Experiment 2 - Instructions
- Sit comfortably in a place where there are as few distractions as possible, preferably alone.
- Close your eyes and focus on a sexual image or situation. Let the sexual tension build. (If necessary, you can use a physical picture with your eyes open until you’ve become aroused. It’s easier to conduct the experiment if you’ve abstained from sexual activity a day or two longer than usual.)
- Become one with consciousness itself, your very essence, and direct your attention toward your inner realm.
- Focus on the sexual attraction, its particular quality – the essence of the feeling itself.

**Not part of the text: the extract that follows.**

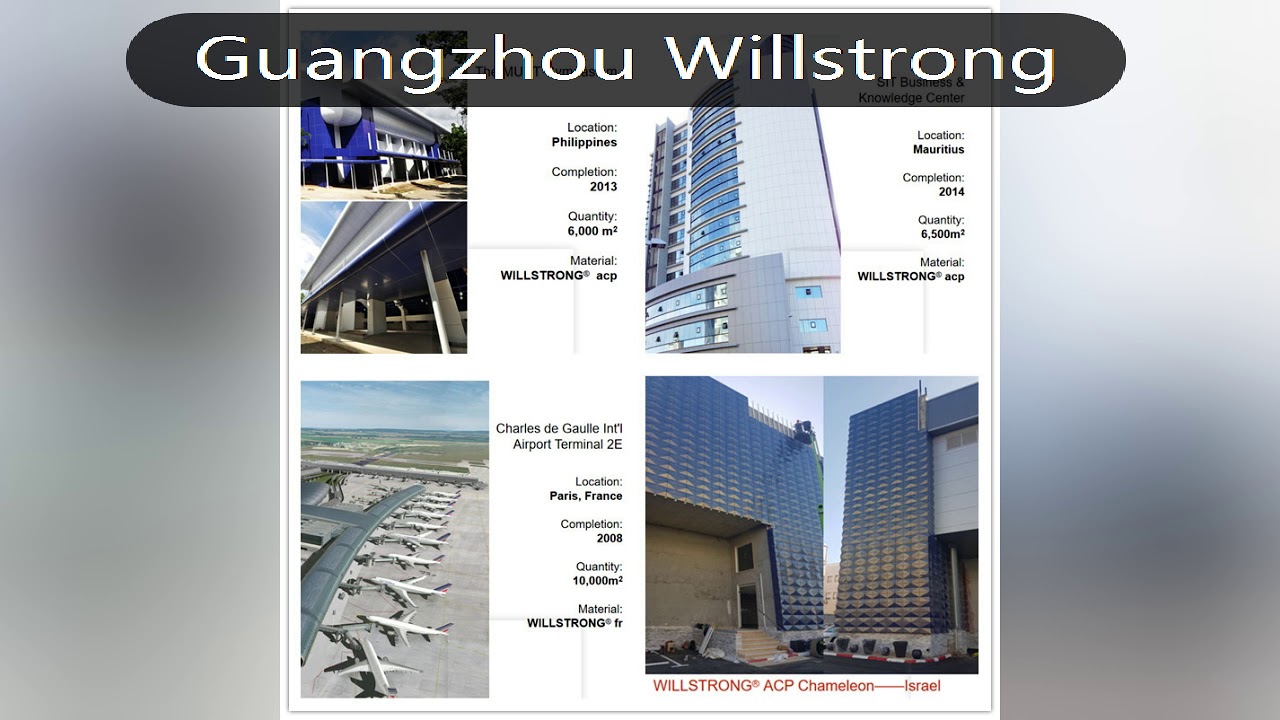 1220*2440mm Nano self cleaning aluminum composite panel/sheet YouTube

- Be passive, don’t do anything! Leave everything in your inner arena alone; don’t add anything or chase anything away. It is imperative you apply no form of inner activity to clear away, manipulate, or try to help achieve anything. You must “do” one thing only: wait and receive, wait and receive, wait and receive…
- Mobilize self-discipline to keep from taking part in any form of mental activity no matter what happens.

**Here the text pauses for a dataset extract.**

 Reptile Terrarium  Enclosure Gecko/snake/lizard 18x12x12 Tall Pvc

That’s the whole instruction.
You may wish to take a look at the instructions from my original notes to see if there’s anything there that answers questions you may have.

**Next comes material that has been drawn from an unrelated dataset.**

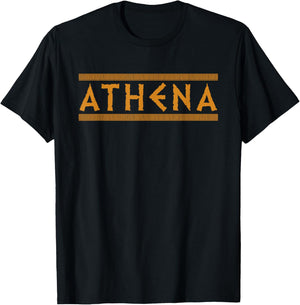 Athena Ancient Greek Goddess T-Shirt - T-Shirt | Black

“(The experience of sublime JOY) arose from a meditation in two phases. The first phase was to focus on a sexual image and let the excitement build. The second phase was to sit passively and contemplate one’s own consciousness. (…) The situation was that, in the second phase of meditation, a small gap grew between what was being consciously contemplated and “the one” contemplating it. And ever so faintly, a desire to protect emerged; a decision to leave everything alone without trying to seize anything and without chasing anything away. First as a faint feeling of sexual attraction and a feeling, just as faint, of trying to avoid a kind of microscopic use of force. A decision to not clear away or manipulate (not employ any form of mental activity), but wait and receive, wait and receive, wait and receive. (…) And while the tension between receiving it and the temptation to commit the small transgression of trying to seize it at once began to increase, (…). With colossal discipline, I remained passive. The excitement continued to build…”
My experience has been that the instructions themselves are relatively easy to follow and that this experiment is easier to perform successfully than Experiment 1. The thing that may cause difficulties is most likely to be a lack of meditation experience. In that case, I recommend using different meditations or exercises to gain experience. Choose something you enjoy. In any case, I suggest limiting the total length of time spent on practicing meditations and consciousness exercises to 15 minutes, twice a day. The reason for the restrictions on time is posted under Attention!. If you already have meditation experience, you can determine the length of time you wish to use yourself.
- I recommend rounding out each practice period by opening your eyes and sitting quietly for a few minutes. Mostly to give the experiences from your inner realm time to fall in place.
- Keeping a journal is a good practice here too. It can provide insight as to how you do the exercise, enabling you to discover if and where you might be departing from the instructions.